Those issues aside, though, my experience with the database is much better than my experience with other online CD databases over the years (including earlier incarnations of CDDB). I have yet to stump it; while it’s not too surprising that it knows about Beatles albums, I’ve also tried foreign CDs (some Herbert Groenemeyer, the Katamari Damashii soundtrack), and it knew about them (giving me the option of either Japanese or English titles for the latter). And it hasn’t been stumped by some of the more obscure (I assume) CDs I’ve tried, such as the excellent Trilectic or this CD of erhu music by Zhao Rongchun that I can’t even find on Amazon. (Hmm: come to think of it, it’s entirely possible that I entered the data for the latter CD into their database myself years ago…)

Having said that, their information is by no means perfect. They list Herbert Groenemeyer variously as “Herbert Groenemeyer”, “Groenemeyer, Herbert”, or simply “Groenemeyer”. (With the genre listed as jazz, world, or pop.) And the information they list for (both of) the Glenn Gould Goldberg recordings is just bizarre: they have “Goldberg Variations” as the title of each track, with what should be the track names (“Variation XXI”) listed as the artist for the track!

I can edit this information myself in iTunes. But I wish it were easier to do so, and I can just see myself having to do the same thing again in a few years when re-ripping the CDs in some other context. Wouldn’t it be better if I were to keep my own private database about all the CDs that I own, and then use that to generate the metadata that the iPod needs? My understanding is that it keeps all this information in an XML file: surely I should be able to write software to generate that out of my own database? Which I would probably also store in an XML file: it seems well-suited to the purpose, and I really should learn about XML anyways.

··········

[Problem 1]
Pull out every line of the entries that contains the string "instances", matching case exactly.

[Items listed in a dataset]
··········

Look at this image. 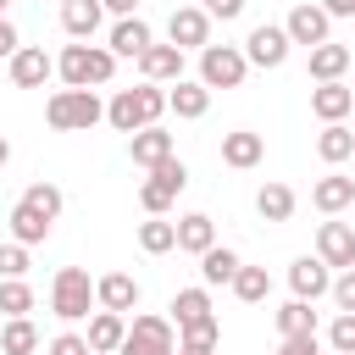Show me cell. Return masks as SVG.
I'll use <instances>...</instances> for the list:
<instances>
[{
    "label": "cell",
    "instance_id": "cell-29",
    "mask_svg": "<svg viewBox=\"0 0 355 355\" xmlns=\"http://www.w3.org/2000/svg\"><path fill=\"white\" fill-rule=\"evenodd\" d=\"M255 211H261L266 222H288V216H294V189H288V183H261Z\"/></svg>",
    "mask_w": 355,
    "mask_h": 355
},
{
    "label": "cell",
    "instance_id": "cell-5",
    "mask_svg": "<svg viewBox=\"0 0 355 355\" xmlns=\"http://www.w3.org/2000/svg\"><path fill=\"white\" fill-rule=\"evenodd\" d=\"M244 72H250V61L239 44H205L200 50V83L205 89H239Z\"/></svg>",
    "mask_w": 355,
    "mask_h": 355
},
{
    "label": "cell",
    "instance_id": "cell-45",
    "mask_svg": "<svg viewBox=\"0 0 355 355\" xmlns=\"http://www.w3.org/2000/svg\"><path fill=\"white\" fill-rule=\"evenodd\" d=\"M100 6H105L116 22H122V17H139V0H100Z\"/></svg>",
    "mask_w": 355,
    "mask_h": 355
},
{
    "label": "cell",
    "instance_id": "cell-17",
    "mask_svg": "<svg viewBox=\"0 0 355 355\" xmlns=\"http://www.w3.org/2000/svg\"><path fill=\"white\" fill-rule=\"evenodd\" d=\"M139 72H144L150 83H178V78H183V50H178V44H150V50L139 55Z\"/></svg>",
    "mask_w": 355,
    "mask_h": 355
},
{
    "label": "cell",
    "instance_id": "cell-37",
    "mask_svg": "<svg viewBox=\"0 0 355 355\" xmlns=\"http://www.w3.org/2000/svg\"><path fill=\"white\" fill-rule=\"evenodd\" d=\"M327 349H333V355H355V316H349V311L333 316V327H327Z\"/></svg>",
    "mask_w": 355,
    "mask_h": 355
},
{
    "label": "cell",
    "instance_id": "cell-6",
    "mask_svg": "<svg viewBox=\"0 0 355 355\" xmlns=\"http://www.w3.org/2000/svg\"><path fill=\"white\" fill-rule=\"evenodd\" d=\"M288 288H294V300H322V294H333V266L322 261V255H294L288 261Z\"/></svg>",
    "mask_w": 355,
    "mask_h": 355
},
{
    "label": "cell",
    "instance_id": "cell-23",
    "mask_svg": "<svg viewBox=\"0 0 355 355\" xmlns=\"http://www.w3.org/2000/svg\"><path fill=\"white\" fill-rule=\"evenodd\" d=\"M11 239H17V244H28V250H33V244H44V239H50V216H44V211H33L28 200H17V205H11Z\"/></svg>",
    "mask_w": 355,
    "mask_h": 355
},
{
    "label": "cell",
    "instance_id": "cell-4",
    "mask_svg": "<svg viewBox=\"0 0 355 355\" xmlns=\"http://www.w3.org/2000/svg\"><path fill=\"white\" fill-rule=\"evenodd\" d=\"M116 355H178V333H172V316H155V311H139Z\"/></svg>",
    "mask_w": 355,
    "mask_h": 355
},
{
    "label": "cell",
    "instance_id": "cell-32",
    "mask_svg": "<svg viewBox=\"0 0 355 355\" xmlns=\"http://www.w3.org/2000/svg\"><path fill=\"white\" fill-rule=\"evenodd\" d=\"M233 294H239L244 305H261V300L272 294V277H266V266H239V277H233Z\"/></svg>",
    "mask_w": 355,
    "mask_h": 355
},
{
    "label": "cell",
    "instance_id": "cell-15",
    "mask_svg": "<svg viewBox=\"0 0 355 355\" xmlns=\"http://www.w3.org/2000/svg\"><path fill=\"white\" fill-rule=\"evenodd\" d=\"M83 338H89V349H94V355H116V349H122V338H128V316H116V311H94Z\"/></svg>",
    "mask_w": 355,
    "mask_h": 355
},
{
    "label": "cell",
    "instance_id": "cell-8",
    "mask_svg": "<svg viewBox=\"0 0 355 355\" xmlns=\"http://www.w3.org/2000/svg\"><path fill=\"white\" fill-rule=\"evenodd\" d=\"M244 61L250 67H283L288 61V33L277 28V22H261V28H250V39H244Z\"/></svg>",
    "mask_w": 355,
    "mask_h": 355
},
{
    "label": "cell",
    "instance_id": "cell-12",
    "mask_svg": "<svg viewBox=\"0 0 355 355\" xmlns=\"http://www.w3.org/2000/svg\"><path fill=\"white\" fill-rule=\"evenodd\" d=\"M6 67H11V83H17V89H44V78L55 72V61H50L39 44H22Z\"/></svg>",
    "mask_w": 355,
    "mask_h": 355
},
{
    "label": "cell",
    "instance_id": "cell-13",
    "mask_svg": "<svg viewBox=\"0 0 355 355\" xmlns=\"http://www.w3.org/2000/svg\"><path fill=\"white\" fill-rule=\"evenodd\" d=\"M261 155H266V139H261V133H250V128L222 133V161H227V166L250 172V166H261Z\"/></svg>",
    "mask_w": 355,
    "mask_h": 355
},
{
    "label": "cell",
    "instance_id": "cell-22",
    "mask_svg": "<svg viewBox=\"0 0 355 355\" xmlns=\"http://www.w3.org/2000/svg\"><path fill=\"white\" fill-rule=\"evenodd\" d=\"M128 150H133V166H161L166 155H172V133L155 122V128H139L133 139H128Z\"/></svg>",
    "mask_w": 355,
    "mask_h": 355
},
{
    "label": "cell",
    "instance_id": "cell-24",
    "mask_svg": "<svg viewBox=\"0 0 355 355\" xmlns=\"http://www.w3.org/2000/svg\"><path fill=\"white\" fill-rule=\"evenodd\" d=\"M349 61H355V55H349L344 44H333V39H327V44H316V50H311V78H316V83H338V78L349 72Z\"/></svg>",
    "mask_w": 355,
    "mask_h": 355
},
{
    "label": "cell",
    "instance_id": "cell-16",
    "mask_svg": "<svg viewBox=\"0 0 355 355\" xmlns=\"http://www.w3.org/2000/svg\"><path fill=\"white\" fill-rule=\"evenodd\" d=\"M100 17H105L100 0H61V28H67L78 44H89V39L100 33Z\"/></svg>",
    "mask_w": 355,
    "mask_h": 355
},
{
    "label": "cell",
    "instance_id": "cell-3",
    "mask_svg": "<svg viewBox=\"0 0 355 355\" xmlns=\"http://www.w3.org/2000/svg\"><path fill=\"white\" fill-rule=\"evenodd\" d=\"M89 305H100V300H94L89 272H83V266H61V272H55V283H50V311H55L61 322H83V316H89Z\"/></svg>",
    "mask_w": 355,
    "mask_h": 355
},
{
    "label": "cell",
    "instance_id": "cell-41",
    "mask_svg": "<svg viewBox=\"0 0 355 355\" xmlns=\"http://www.w3.org/2000/svg\"><path fill=\"white\" fill-rule=\"evenodd\" d=\"M50 355H94V349H89L83 333H55V338H50Z\"/></svg>",
    "mask_w": 355,
    "mask_h": 355
},
{
    "label": "cell",
    "instance_id": "cell-18",
    "mask_svg": "<svg viewBox=\"0 0 355 355\" xmlns=\"http://www.w3.org/2000/svg\"><path fill=\"white\" fill-rule=\"evenodd\" d=\"M311 111H316L322 122H344V116L355 111V89H349V83H316V89H311Z\"/></svg>",
    "mask_w": 355,
    "mask_h": 355
},
{
    "label": "cell",
    "instance_id": "cell-11",
    "mask_svg": "<svg viewBox=\"0 0 355 355\" xmlns=\"http://www.w3.org/2000/svg\"><path fill=\"white\" fill-rule=\"evenodd\" d=\"M316 255H322L327 266L349 272V266H355V233H349L344 222H322V227H316Z\"/></svg>",
    "mask_w": 355,
    "mask_h": 355
},
{
    "label": "cell",
    "instance_id": "cell-35",
    "mask_svg": "<svg viewBox=\"0 0 355 355\" xmlns=\"http://www.w3.org/2000/svg\"><path fill=\"white\" fill-rule=\"evenodd\" d=\"M22 200H28V205H33V211H44V216H50V222H55V216H61V205H67V200H61V189H55V183H28V189H22Z\"/></svg>",
    "mask_w": 355,
    "mask_h": 355
},
{
    "label": "cell",
    "instance_id": "cell-51",
    "mask_svg": "<svg viewBox=\"0 0 355 355\" xmlns=\"http://www.w3.org/2000/svg\"><path fill=\"white\" fill-rule=\"evenodd\" d=\"M349 128H355V111H349Z\"/></svg>",
    "mask_w": 355,
    "mask_h": 355
},
{
    "label": "cell",
    "instance_id": "cell-7",
    "mask_svg": "<svg viewBox=\"0 0 355 355\" xmlns=\"http://www.w3.org/2000/svg\"><path fill=\"white\" fill-rule=\"evenodd\" d=\"M327 28H333V17H327L322 6H311V0H300V6L288 11V22H283V33H288V44H305V50H316V44H327Z\"/></svg>",
    "mask_w": 355,
    "mask_h": 355
},
{
    "label": "cell",
    "instance_id": "cell-53",
    "mask_svg": "<svg viewBox=\"0 0 355 355\" xmlns=\"http://www.w3.org/2000/svg\"><path fill=\"white\" fill-rule=\"evenodd\" d=\"M0 355H6V349H0Z\"/></svg>",
    "mask_w": 355,
    "mask_h": 355
},
{
    "label": "cell",
    "instance_id": "cell-36",
    "mask_svg": "<svg viewBox=\"0 0 355 355\" xmlns=\"http://www.w3.org/2000/svg\"><path fill=\"white\" fill-rule=\"evenodd\" d=\"M150 178H155V183H161L166 194H183V189H189V166H183L178 155H166L161 166H150Z\"/></svg>",
    "mask_w": 355,
    "mask_h": 355
},
{
    "label": "cell",
    "instance_id": "cell-52",
    "mask_svg": "<svg viewBox=\"0 0 355 355\" xmlns=\"http://www.w3.org/2000/svg\"><path fill=\"white\" fill-rule=\"evenodd\" d=\"M349 161H355V155H349Z\"/></svg>",
    "mask_w": 355,
    "mask_h": 355
},
{
    "label": "cell",
    "instance_id": "cell-2",
    "mask_svg": "<svg viewBox=\"0 0 355 355\" xmlns=\"http://www.w3.org/2000/svg\"><path fill=\"white\" fill-rule=\"evenodd\" d=\"M44 116H50L55 133H89L94 122H105V105H100L94 89H55L50 105H44Z\"/></svg>",
    "mask_w": 355,
    "mask_h": 355
},
{
    "label": "cell",
    "instance_id": "cell-25",
    "mask_svg": "<svg viewBox=\"0 0 355 355\" xmlns=\"http://www.w3.org/2000/svg\"><path fill=\"white\" fill-rule=\"evenodd\" d=\"M216 244V227H211V216L205 211H189L183 222H178V250H189V255H205Z\"/></svg>",
    "mask_w": 355,
    "mask_h": 355
},
{
    "label": "cell",
    "instance_id": "cell-38",
    "mask_svg": "<svg viewBox=\"0 0 355 355\" xmlns=\"http://www.w3.org/2000/svg\"><path fill=\"white\" fill-rule=\"evenodd\" d=\"M6 277H28V244H0V283Z\"/></svg>",
    "mask_w": 355,
    "mask_h": 355
},
{
    "label": "cell",
    "instance_id": "cell-30",
    "mask_svg": "<svg viewBox=\"0 0 355 355\" xmlns=\"http://www.w3.org/2000/svg\"><path fill=\"white\" fill-rule=\"evenodd\" d=\"M139 250H144V255H166V250H178V222H166V216L139 222Z\"/></svg>",
    "mask_w": 355,
    "mask_h": 355
},
{
    "label": "cell",
    "instance_id": "cell-47",
    "mask_svg": "<svg viewBox=\"0 0 355 355\" xmlns=\"http://www.w3.org/2000/svg\"><path fill=\"white\" fill-rule=\"evenodd\" d=\"M178 355H216V344H178Z\"/></svg>",
    "mask_w": 355,
    "mask_h": 355
},
{
    "label": "cell",
    "instance_id": "cell-50",
    "mask_svg": "<svg viewBox=\"0 0 355 355\" xmlns=\"http://www.w3.org/2000/svg\"><path fill=\"white\" fill-rule=\"evenodd\" d=\"M272 355H288V349H272Z\"/></svg>",
    "mask_w": 355,
    "mask_h": 355
},
{
    "label": "cell",
    "instance_id": "cell-20",
    "mask_svg": "<svg viewBox=\"0 0 355 355\" xmlns=\"http://www.w3.org/2000/svg\"><path fill=\"white\" fill-rule=\"evenodd\" d=\"M150 44H155V39H150V22H144V17H122V22L111 28V44H105V50H111V55H133V61H139Z\"/></svg>",
    "mask_w": 355,
    "mask_h": 355
},
{
    "label": "cell",
    "instance_id": "cell-54",
    "mask_svg": "<svg viewBox=\"0 0 355 355\" xmlns=\"http://www.w3.org/2000/svg\"><path fill=\"white\" fill-rule=\"evenodd\" d=\"M327 355H333V349H327Z\"/></svg>",
    "mask_w": 355,
    "mask_h": 355
},
{
    "label": "cell",
    "instance_id": "cell-28",
    "mask_svg": "<svg viewBox=\"0 0 355 355\" xmlns=\"http://www.w3.org/2000/svg\"><path fill=\"white\" fill-rule=\"evenodd\" d=\"M211 316V294L205 288H178L172 294V327H194Z\"/></svg>",
    "mask_w": 355,
    "mask_h": 355
},
{
    "label": "cell",
    "instance_id": "cell-10",
    "mask_svg": "<svg viewBox=\"0 0 355 355\" xmlns=\"http://www.w3.org/2000/svg\"><path fill=\"white\" fill-rule=\"evenodd\" d=\"M166 39H172L178 50H205V44H211V17H205L200 6H178V11L166 17Z\"/></svg>",
    "mask_w": 355,
    "mask_h": 355
},
{
    "label": "cell",
    "instance_id": "cell-19",
    "mask_svg": "<svg viewBox=\"0 0 355 355\" xmlns=\"http://www.w3.org/2000/svg\"><path fill=\"white\" fill-rule=\"evenodd\" d=\"M311 205H316V211H327V216H338L344 205H355V178H344V172H327V178H316V189H311Z\"/></svg>",
    "mask_w": 355,
    "mask_h": 355
},
{
    "label": "cell",
    "instance_id": "cell-14",
    "mask_svg": "<svg viewBox=\"0 0 355 355\" xmlns=\"http://www.w3.org/2000/svg\"><path fill=\"white\" fill-rule=\"evenodd\" d=\"M94 300H100V311H116V316H128V311L139 305V283H133L128 272H105V277L94 283Z\"/></svg>",
    "mask_w": 355,
    "mask_h": 355
},
{
    "label": "cell",
    "instance_id": "cell-33",
    "mask_svg": "<svg viewBox=\"0 0 355 355\" xmlns=\"http://www.w3.org/2000/svg\"><path fill=\"white\" fill-rule=\"evenodd\" d=\"M277 333H283V338H294V333H316V311H311L305 300L277 305Z\"/></svg>",
    "mask_w": 355,
    "mask_h": 355
},
{
    "label": "cell",
    "instance_id": "cell-31",
    "mask_svg": "<svg viewBox=\"0 0 355 355\" xmlns=\"http://www.w3.org/2000/svg\"><path fill=\"white\" fill-rule=\"evenodd\" d=\"M0 349H6V355H33V349H39V327H33L28 316H11L6 333H0Z\"/></svg>",
    "mask_w": 355,
    "mask_h": 355
},
{
    "label": "cell",
    "instance_id": "cell-1",
    "mask_svg": "<svg viewBox=\"0 0 355 355\" xmlns=\"http://www.w3.org/2000/svg\"><path fill=\"white\" fill-rule=\"evenodd\" d=\"M55 72L67 78V89H100V83H111L116 55H111L105 44H67V50L55 55Z\"/></svg>",
    "mask_w": 355,
    "mask_h": 355
},
{
    "label": "cell",
    "instance_id": "cell-46",
    "mask_svg": "<svg viewBox=\"0 0 355 355\" xmlns=\"http://www.w3.org/2000/svg\"><path fill=\"white\" fill-rule=\"evenodd\" d=\"M327 17H355V0H322Z\"/></svg>",
    "mask_w": 355,
    "mask_h": 355
},
{
    "label": "cell",
    "instance_id": "cell-40",
    "mask_svg": "<svg viewBox=\"0 0 355 355\" xmlns=\"http://www.w3.org/2000/svg\"><path fill=\"white\" fill-rule=\"evenodd\" d=\"M333 305H338V311H349V316H355V266H349V272H338V277H333Z\"/></svg>",
    "mask_w": 355,
    "mask_h": 355
},
{
    "label": "cell",
    "instance_id": "cell-34",
    "mask_svg": "<svg viewBox=\"0 0 355 355\" xmlns=\"http://www.w3.org/2000/svg\"><path fill=\"white\" fill-rule=\"evenodd\" d=\"M0 311H6V316H28V311H33V288H28L22 277H6V283H0Z\"/></svg>",
    "mask_w": 355,
    "mask_h": 355
},
{
    "label": "cell",
    "instance_id": "cell-21",
    "mask_svg": "<svg viewBox=\"0 0 355 355\" xmlns=\"http://www.w3.org/2000/svg\"><path fill=\"white\" fill-rule=\"evenodd\" d=\"M166 111H178L183 122H194V116H205V111H211V89H205V83L178 78V83L166 89Z\"/></svg>",
    "mask_w": 355,
    "mask_h": 355
},
{
    "label": "cell",
    "instance_id": "cell-26",
    "mask_svg": "<svg viewBox=\"0 0 355 355\" xmlns=\"http://www.w3.org/2000/svg\"><path fill=\"white\" fill-rule=\"evenodd\" d=\"M239 266H244V261H239L227 244H211V250L200 255V277H205V288H216V283H233V277H239Z\"/></svg>",
    "mask_w": 355,
    "mask_h": 355
},
{
    "label": "cell",
    "instance_id": "cell-43",
    "mask_svg": "<svg viewBox=\"0 0 355 355\" xmlns=\"http://www.w3.org/2000/svg\"><path fill=\"white\" fill-rule=\"evenodd\" d=\"M244 11V0H205V17H222V22H233Z\"/></svg>",
    "mask_w": 355,
    "mask_h": 355
},
{
    "label": "cell",
    "instance_id": "cell-9",
    "mask_svg": "<svg viewBox=\"0 0 355 355\" xmlns=\"http://www.w3.org/2000/svg\"><path fill=\"white\" fill-rule=\"evenodd\" d=\"M105 122H111L116 133H128V139H133L139 128H155V122H150V105H144V83H139V89H116L111 105H105Z\"/></svg>",
    "mask_w": 355,
    "mask_h": 355
},
{
    "label": "cell",
    "instance_id": "cell-42",
    "mask_svg": "<svg viewBox=\"0 0 355 355\" xmlns=\"http://www.w3.org/2000/svg\"><path fill=\"white\" fill-rule=\"evenodd\" d=\"M277 349H288V355H322V344H316V333H294V338H283Z\"/></svg>",
    "mask_w": 355,
    "mask_h": 355
},
{
    "label": "cell",
    "instance_id": "cell-27",
    "mask_svg": "<svg viewBox=\"0 0 355 355\" xmlns=\"http://www.w3.org/2000/svg\"><path fill=\"white\" fill-rule=\"evenodd\" d=\"M316 155H322L327 166L349 161V155H355V128H344V122H327V128L316 133Z\"/></svg>",
    "mask_w": 355,
    "mask_h": 355
},
{
    "label": "cell",
    "instance_id": "cell-49",
    "mask_svg": "<svg viewBox=\"0 0 355 355\" xmlns=\"http://www.w3.org/2000/svg\"><path fill=\"white\" fill-rule=\"evenodd\" d=\"M6 6H11V0H0V17H6Z\"/></svg>",
    "mask_w": 355,
    "mask_h": 355
},
{
    "label": "cell",
    "instance_id": "cell-44",
    "mask_svg": "<svg viewBox=\"0 0 355 355\" xmlns=\"http://www.w3.org/2000/svg\"><path fill=\"white\" fill-rule=\"evenodd\" d=\"M17 50H22V39H17V28H11L6 17H0V61H11Z\"/></svg>",
    "mask_w": 355,
    "mask_h": 355
},
{
    "label": "cell",
    "instance_id": "cell-39",
    "mask_svg": "<svg viewBox=\"0 0 355 355\" xmlns=\"http://www.w3.org/2000/svg\"><path fill=\"white\" fill-rule=\"evenodd\" d=\"M216 338H222V322L216 316H205L194 327H178V344H216Z\"/></svg>",
    "mask_w": 355,
    "mask_h": 355
},
{
    "label": "cell",
    "instance_id": "cell-48",
    "mask_svg": "<svg viewBox=\"0 0 355 355\" xmlns=\"http://www.w3.org/2000/svg\"><path fill=\"white\" fill-rule=\"evenodd\" d=\"M6 161H11V139L0 133V166H6Z\"/></svg>",
    "mask_w": 355,
    "mask_h": 355
}]
</instances>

··········

[Problem 2]
Summarize the post about CD databases and iPod metadata in two sentences.

[Right answer 1]
I'll use <instances>...</instances> for the list:
<instances>
</instances>

[Right answer 2]
The writer has found the CD database better than other online CD databases, since it has not yet been stumped even by foreign or obscure CDs, but its information is far from perfect, with Herbert Groenemeyer listed under several names and bizarre track data for both Glenn Gould Goldberg recordings. Because editing this in iTunes is harder than the writer would like and may have to be redone when re-ripping, the writer considers keeping a private database of owned CDs, probably in XML, and writing software to generate the metadata the iPod needs from it.